Requirement: Reproduce the listing verbatim from the line containing "From the camera angle" through the line containing "321 centimetres", including both of those lines.

Dataset content:
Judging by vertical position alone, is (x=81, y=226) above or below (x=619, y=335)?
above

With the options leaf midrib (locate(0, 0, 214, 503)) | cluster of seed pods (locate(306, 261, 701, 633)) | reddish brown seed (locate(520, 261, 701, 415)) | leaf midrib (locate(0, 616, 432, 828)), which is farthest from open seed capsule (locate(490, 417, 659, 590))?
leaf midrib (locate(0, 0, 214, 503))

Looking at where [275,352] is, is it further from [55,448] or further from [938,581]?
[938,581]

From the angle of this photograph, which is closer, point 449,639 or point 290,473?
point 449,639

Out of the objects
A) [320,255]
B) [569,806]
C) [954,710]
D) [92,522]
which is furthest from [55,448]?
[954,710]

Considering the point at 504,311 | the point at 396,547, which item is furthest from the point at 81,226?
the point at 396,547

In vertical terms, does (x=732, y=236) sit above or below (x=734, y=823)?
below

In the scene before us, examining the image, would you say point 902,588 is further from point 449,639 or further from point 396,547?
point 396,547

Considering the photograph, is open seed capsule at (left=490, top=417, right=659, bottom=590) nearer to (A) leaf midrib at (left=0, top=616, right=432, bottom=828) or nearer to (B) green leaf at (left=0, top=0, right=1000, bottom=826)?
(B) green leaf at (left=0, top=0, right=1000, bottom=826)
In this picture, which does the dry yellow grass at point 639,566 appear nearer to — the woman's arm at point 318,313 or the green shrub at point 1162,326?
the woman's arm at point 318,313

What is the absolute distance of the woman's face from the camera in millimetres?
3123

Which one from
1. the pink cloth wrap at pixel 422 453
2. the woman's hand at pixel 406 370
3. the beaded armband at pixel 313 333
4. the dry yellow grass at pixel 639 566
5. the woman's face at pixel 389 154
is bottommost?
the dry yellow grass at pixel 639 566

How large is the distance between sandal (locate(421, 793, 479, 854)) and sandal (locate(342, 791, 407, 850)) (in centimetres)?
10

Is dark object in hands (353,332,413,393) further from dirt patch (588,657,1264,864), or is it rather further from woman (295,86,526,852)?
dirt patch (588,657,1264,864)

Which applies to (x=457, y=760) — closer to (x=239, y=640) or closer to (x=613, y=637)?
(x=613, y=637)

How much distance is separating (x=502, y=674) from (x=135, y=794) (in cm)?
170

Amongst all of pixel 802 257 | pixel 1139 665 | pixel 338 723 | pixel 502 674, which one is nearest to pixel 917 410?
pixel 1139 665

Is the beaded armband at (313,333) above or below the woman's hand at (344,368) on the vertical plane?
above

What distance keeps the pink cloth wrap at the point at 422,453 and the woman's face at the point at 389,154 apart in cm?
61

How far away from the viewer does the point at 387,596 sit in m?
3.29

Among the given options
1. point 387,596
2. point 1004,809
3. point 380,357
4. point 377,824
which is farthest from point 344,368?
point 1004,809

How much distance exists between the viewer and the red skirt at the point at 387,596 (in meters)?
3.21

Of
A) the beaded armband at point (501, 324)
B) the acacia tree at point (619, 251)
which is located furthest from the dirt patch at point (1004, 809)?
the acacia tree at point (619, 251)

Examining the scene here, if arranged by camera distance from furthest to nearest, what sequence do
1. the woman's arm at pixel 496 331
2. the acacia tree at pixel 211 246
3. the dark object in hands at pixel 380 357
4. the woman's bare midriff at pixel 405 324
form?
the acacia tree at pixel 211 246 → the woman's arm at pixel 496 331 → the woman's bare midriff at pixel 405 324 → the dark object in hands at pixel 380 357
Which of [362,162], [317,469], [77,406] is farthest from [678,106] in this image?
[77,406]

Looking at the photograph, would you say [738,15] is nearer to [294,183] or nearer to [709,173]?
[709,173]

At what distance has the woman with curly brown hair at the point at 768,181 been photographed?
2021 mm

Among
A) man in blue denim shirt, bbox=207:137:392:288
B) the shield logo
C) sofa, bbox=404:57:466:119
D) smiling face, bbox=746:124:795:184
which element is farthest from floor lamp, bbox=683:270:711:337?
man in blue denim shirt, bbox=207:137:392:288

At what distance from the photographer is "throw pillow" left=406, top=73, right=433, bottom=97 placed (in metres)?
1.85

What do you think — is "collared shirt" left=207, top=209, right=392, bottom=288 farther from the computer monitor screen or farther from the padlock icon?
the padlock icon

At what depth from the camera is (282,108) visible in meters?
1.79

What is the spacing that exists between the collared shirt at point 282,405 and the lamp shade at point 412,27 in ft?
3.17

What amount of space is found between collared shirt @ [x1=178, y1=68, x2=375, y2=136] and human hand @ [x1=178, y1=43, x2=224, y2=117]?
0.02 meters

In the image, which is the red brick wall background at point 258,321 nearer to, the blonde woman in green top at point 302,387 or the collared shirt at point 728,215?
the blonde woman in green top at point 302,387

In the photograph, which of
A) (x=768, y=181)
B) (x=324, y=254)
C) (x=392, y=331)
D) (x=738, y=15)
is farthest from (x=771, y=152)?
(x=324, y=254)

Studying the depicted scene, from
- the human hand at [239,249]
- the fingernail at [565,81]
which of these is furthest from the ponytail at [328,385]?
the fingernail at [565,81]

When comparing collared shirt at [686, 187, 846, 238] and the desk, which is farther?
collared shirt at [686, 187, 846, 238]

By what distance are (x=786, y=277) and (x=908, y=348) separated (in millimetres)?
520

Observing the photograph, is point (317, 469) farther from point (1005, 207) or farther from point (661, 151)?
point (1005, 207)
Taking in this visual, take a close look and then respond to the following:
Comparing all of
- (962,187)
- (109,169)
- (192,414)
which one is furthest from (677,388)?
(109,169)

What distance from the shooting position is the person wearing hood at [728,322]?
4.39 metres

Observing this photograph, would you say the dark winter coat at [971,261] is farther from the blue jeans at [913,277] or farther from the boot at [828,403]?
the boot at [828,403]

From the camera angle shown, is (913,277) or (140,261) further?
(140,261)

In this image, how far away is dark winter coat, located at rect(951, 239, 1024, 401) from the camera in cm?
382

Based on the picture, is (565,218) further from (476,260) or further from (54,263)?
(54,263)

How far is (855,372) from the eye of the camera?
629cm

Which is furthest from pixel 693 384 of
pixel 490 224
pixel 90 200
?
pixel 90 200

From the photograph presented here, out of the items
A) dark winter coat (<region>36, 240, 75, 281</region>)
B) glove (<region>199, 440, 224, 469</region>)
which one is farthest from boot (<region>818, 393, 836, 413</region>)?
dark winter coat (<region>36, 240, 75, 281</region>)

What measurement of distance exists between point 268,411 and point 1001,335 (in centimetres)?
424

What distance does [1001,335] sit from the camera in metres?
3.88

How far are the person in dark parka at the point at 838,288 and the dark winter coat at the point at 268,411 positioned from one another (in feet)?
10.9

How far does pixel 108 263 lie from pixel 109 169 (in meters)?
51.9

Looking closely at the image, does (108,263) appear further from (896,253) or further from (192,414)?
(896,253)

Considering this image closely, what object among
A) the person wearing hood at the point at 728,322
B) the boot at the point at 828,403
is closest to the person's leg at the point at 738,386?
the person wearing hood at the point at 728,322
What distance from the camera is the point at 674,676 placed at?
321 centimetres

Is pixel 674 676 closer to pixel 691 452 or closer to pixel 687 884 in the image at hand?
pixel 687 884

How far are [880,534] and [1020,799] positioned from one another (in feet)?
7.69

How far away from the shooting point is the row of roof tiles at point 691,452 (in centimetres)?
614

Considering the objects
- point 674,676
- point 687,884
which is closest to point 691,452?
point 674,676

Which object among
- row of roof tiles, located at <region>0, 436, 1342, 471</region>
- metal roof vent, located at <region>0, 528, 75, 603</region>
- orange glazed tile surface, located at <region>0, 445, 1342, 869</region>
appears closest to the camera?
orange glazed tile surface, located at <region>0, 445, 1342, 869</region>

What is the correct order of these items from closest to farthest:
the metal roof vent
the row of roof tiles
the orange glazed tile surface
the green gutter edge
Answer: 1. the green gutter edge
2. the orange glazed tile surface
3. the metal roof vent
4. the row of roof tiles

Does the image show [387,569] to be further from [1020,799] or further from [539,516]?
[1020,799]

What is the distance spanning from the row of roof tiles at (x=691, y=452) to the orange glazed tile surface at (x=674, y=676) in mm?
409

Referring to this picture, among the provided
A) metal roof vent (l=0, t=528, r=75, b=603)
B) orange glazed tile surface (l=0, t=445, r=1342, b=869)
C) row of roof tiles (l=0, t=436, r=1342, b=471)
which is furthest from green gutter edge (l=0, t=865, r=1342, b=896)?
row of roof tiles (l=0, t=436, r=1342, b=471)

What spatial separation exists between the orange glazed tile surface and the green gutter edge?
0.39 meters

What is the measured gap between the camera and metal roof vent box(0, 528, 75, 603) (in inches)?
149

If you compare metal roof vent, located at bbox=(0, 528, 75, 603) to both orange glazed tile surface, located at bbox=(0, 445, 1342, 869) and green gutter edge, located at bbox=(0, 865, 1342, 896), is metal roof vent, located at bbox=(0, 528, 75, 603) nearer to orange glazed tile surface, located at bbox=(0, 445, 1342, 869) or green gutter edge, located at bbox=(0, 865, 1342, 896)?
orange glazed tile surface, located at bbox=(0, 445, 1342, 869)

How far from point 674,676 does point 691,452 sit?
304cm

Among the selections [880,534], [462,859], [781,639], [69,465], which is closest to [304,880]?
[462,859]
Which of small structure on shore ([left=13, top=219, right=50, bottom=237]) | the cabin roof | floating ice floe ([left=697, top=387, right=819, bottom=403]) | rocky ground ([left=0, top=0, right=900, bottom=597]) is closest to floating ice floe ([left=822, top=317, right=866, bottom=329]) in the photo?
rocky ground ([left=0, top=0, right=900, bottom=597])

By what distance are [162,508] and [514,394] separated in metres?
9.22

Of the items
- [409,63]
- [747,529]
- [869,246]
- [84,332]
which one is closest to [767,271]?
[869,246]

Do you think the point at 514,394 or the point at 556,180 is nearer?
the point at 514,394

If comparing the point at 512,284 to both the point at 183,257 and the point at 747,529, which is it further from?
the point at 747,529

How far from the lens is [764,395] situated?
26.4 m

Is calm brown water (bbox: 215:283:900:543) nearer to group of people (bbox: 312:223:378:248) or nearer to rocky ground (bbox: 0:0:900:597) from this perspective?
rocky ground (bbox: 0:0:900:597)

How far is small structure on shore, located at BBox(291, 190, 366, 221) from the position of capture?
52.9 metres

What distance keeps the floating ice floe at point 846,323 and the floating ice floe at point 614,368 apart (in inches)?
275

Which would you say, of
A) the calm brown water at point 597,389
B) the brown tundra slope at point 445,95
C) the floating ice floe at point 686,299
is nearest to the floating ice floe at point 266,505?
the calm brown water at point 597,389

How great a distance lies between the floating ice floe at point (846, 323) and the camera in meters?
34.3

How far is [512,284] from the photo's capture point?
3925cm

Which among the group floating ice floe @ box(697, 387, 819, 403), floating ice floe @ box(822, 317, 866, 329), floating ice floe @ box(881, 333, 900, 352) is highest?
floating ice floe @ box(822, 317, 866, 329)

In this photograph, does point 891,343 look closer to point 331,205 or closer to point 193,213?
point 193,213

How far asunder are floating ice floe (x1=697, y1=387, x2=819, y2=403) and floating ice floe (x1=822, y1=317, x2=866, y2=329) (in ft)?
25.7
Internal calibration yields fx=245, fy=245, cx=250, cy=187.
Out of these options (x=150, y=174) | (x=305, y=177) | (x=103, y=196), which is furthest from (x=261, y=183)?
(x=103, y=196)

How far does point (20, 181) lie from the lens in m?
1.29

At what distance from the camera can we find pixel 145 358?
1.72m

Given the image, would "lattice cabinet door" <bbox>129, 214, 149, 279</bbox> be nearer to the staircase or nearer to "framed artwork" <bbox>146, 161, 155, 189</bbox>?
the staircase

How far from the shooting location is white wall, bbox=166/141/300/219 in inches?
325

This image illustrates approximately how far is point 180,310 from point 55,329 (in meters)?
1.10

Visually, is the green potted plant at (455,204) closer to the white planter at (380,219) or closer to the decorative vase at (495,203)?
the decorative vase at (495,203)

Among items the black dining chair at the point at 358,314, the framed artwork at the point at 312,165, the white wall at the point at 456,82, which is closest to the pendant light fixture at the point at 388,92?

Reply:
From the camera angle shown, is (913,277) or (140,261) further?
(140,261)

In this image, how far away is dark winter coat, located at rect(951, 239, 1024, 401) from the camera in cm?
382

Based on the picture, is (565,218) further from (476,260) or further from (54,263)?
(54,263)

How far is (855,372) from the eye of the camera?
629cm

Which is furthest from pixel 693 384 of
pixel 490 224
pixel 90 200
?
pixel 90 200

From the photograph presented here, out of the items
A) dark winter coat (<region>36, 240, 75, 281</region>)
B) glove (<region>199, 440, 224, 469</region>)
which one is farthest from boot (<region>818, 393, 836, 413</region>)?
dark winter coat (<region>36, 240, 75, 281</region>)

What measurement of distance exists between point 268,411 and point 1001,335 (in centimetres)?
424

What distance does [1001,335] sit from the camera in metres?
3.88

How far are the person in dark parka at the point at 838,288 and the dark winter coat at the point at 268,411 positioned from one another (in feet)?
10.9

How far does pixel 108 263 lie from pixel 109 169 (in meters)?
51.9

Looking closely at the image, does (108,263) appear further from (896,253) or further from (192,414)?
(896,253)

Considering this image closely, what object among
A) the person wearing hood at the point at 728,322
B) the boot at the point at 828,403
is closest to the person's leg at the point at 738,386?
the person wearing hood at the point at 728,322
What distance from the camera is the point at 674,676 placed at?
321 centimetres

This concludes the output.